寿々音と希海の出生の秘密と舵田の存在がこの小説の大きな鍵となっています。
3組の家族と、蓮見家と一緒に訪れる大介は、毎年夏の数日間を柊家と的場家の別荘がある土筆町で楽しく過ごしていました。寿々音と希海、大介が中学1年、秀平が中学3年になり、毎年恒例のように楽しく過ごしていた夏のある日、5歳の亜矢が行方不明になってしまいます。懸命の捜索にも関わらず亜矢は見つからないまま月日は過ぎ、幸せだった夏の日々は閉ざされてしまいます。
亜矢の行方不明から6年後、これまで秀平が自分の部屋に隠していた怪文書を、寿々音と希海の前で明らかにしたことをきっかけに、亜矢の失踪の謎が解き明かされて行きます。この怪文書は、亜矢がいなくなった日に寿々音の家の門に挟まれていたものでした。

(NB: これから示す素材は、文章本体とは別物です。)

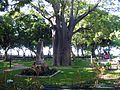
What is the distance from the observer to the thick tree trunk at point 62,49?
35062 millimetres

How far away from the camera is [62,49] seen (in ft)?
116

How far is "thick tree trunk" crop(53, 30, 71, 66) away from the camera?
35.1m

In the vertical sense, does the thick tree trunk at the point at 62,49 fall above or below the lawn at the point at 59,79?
above

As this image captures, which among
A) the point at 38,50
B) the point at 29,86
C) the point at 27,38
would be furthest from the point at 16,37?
the point at 29,86

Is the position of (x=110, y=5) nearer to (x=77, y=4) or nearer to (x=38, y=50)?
(x=77, y=4)

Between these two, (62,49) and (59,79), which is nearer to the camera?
(59,79)

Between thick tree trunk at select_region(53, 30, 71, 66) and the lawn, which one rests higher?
thick tree trunk at select_region(53, 30, 71, 66)

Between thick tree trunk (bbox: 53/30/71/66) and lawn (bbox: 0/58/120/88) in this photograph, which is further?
thick tree trunk (bbox: 53/30/71/66)

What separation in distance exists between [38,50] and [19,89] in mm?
16229

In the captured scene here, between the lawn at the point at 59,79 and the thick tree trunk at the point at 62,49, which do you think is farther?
the thick tree trunk at the point at 62,49

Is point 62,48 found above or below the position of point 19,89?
above

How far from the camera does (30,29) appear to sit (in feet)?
190

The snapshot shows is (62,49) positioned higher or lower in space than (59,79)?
higher

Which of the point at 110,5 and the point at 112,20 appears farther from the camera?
the point at 112,20
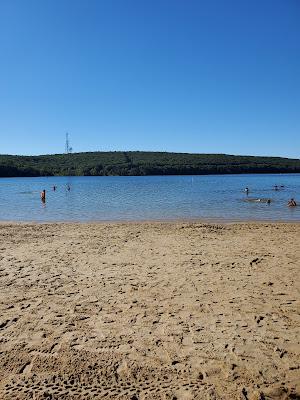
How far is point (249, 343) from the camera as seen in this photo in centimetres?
603

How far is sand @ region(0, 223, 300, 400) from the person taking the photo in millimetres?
5000

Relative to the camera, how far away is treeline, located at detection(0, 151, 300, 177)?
152 m

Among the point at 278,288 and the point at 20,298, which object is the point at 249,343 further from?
the point at 20,298

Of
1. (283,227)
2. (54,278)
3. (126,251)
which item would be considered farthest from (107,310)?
(283,227)

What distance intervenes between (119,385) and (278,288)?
5.13 metres

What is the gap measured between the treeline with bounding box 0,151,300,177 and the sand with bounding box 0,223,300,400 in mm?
139202

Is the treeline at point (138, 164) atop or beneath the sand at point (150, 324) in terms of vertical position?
atop

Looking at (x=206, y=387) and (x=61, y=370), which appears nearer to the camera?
(x=206, y=387)

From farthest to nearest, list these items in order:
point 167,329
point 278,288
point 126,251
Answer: point 126,251
point 278,288
point 167,329

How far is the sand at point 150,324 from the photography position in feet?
16.4

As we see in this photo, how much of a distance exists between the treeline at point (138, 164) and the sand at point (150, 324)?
139202 millimetres

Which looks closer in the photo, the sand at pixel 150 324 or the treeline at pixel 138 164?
the sand at pixel 150 324

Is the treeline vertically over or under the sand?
over

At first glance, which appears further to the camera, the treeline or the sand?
the treeline
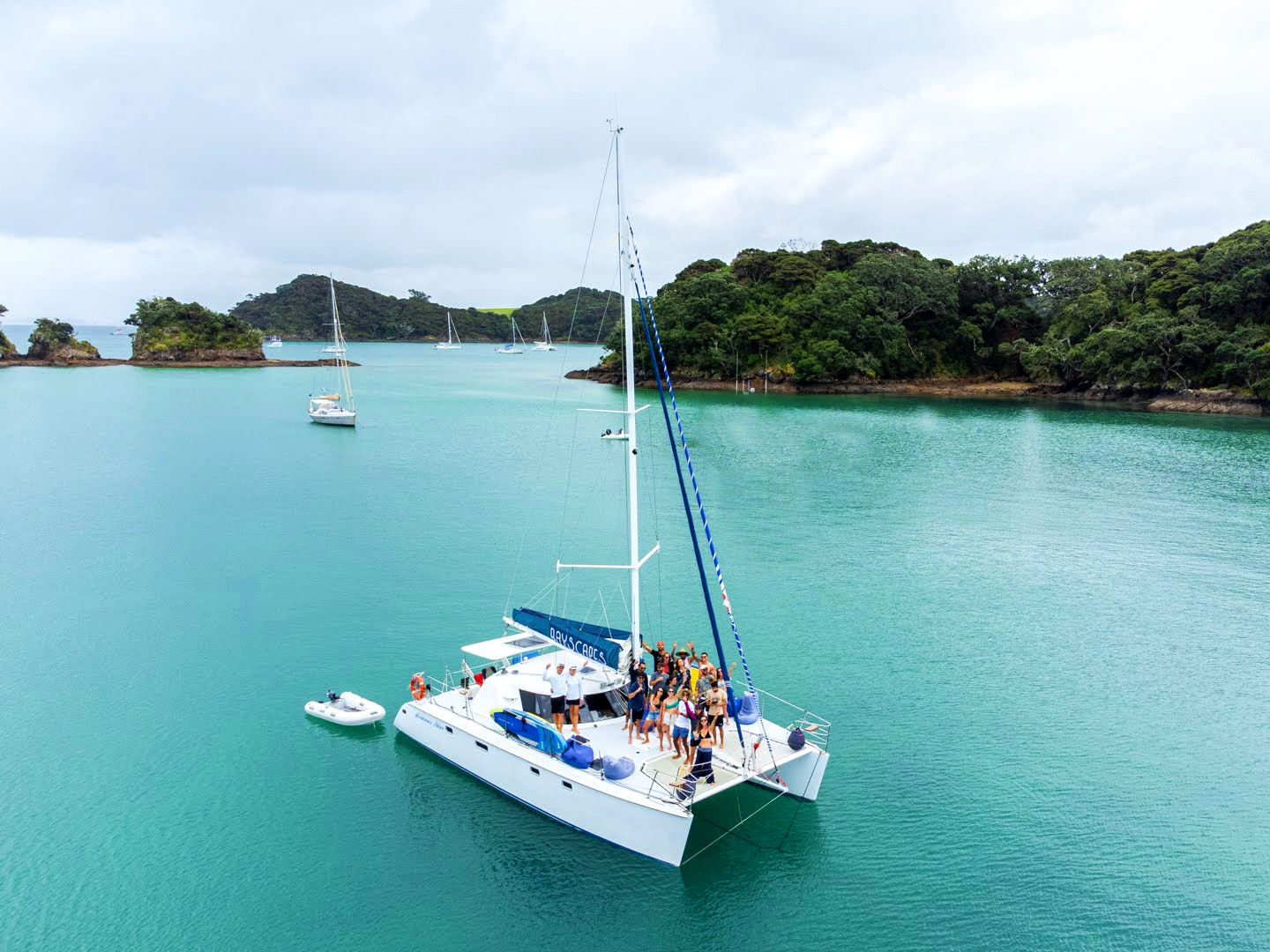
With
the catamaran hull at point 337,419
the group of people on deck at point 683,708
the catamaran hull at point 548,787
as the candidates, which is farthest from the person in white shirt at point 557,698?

ここからの話は、怒涛の展開で、読み進める毎に新たな事実が判明して、途中で読むことを止めることが出来ませんでした。
3組の家族の隠されていた複雑な事情が明らかになった時、家柄や血筋、親のエゴ、名誉や欲望、母親に愛されず育った子の感情といった泥々としたものが一気に押し寄せてきて、息苦しいほどの不快感を覚えました。
ビルの屋上から落とされた若い女性、木寺乃蒼の最期の思いがエピローグで明かされます。
最後の一行は、この一行のためにこの物語が生まれたのではないかと思うほどの衝撃を受けました。子どもを守りきることの出来なかった乃蒼の無念さを思うと切なく心が痛くなりました。欲望にかられた大人の身勝手な思惑や行為によって、引き裂かれた母と二人の娘。自分の私利私欲のためには、人の命を奪うことに何のためらいも感じない蛇田のような非情な人間が存在することに激しい憤りを覚えました。
次々と明らかになる新たな真相に、途中で気持ちがついていけなくなりましたが、乃蒼の最期の言葉の「青い雪」が意味することが知りたくて一気に読み進めました。
人間の恐ろしさも感じましたが、それ以上に子どもを思う母の無償の愛を感じました。
泥々とした人間関係の中、自分の信念をしっかりと持って前向きに生きている寿々音や大介、秀平の存在にこれから先の希望を見出せたのが救いでした。そして、大人の身勝手さに翻弄され、人生を狂わされた希海にも希望が訪れることを願わずにはいられません。
自分で選ぶことのできない家庭環境が人に与える影響の大きさと共に、周囲の人々との人間関係が人に与える影響も大きいと感じた読み応えのある一冊でした。

今日が幸せな一日でありますように。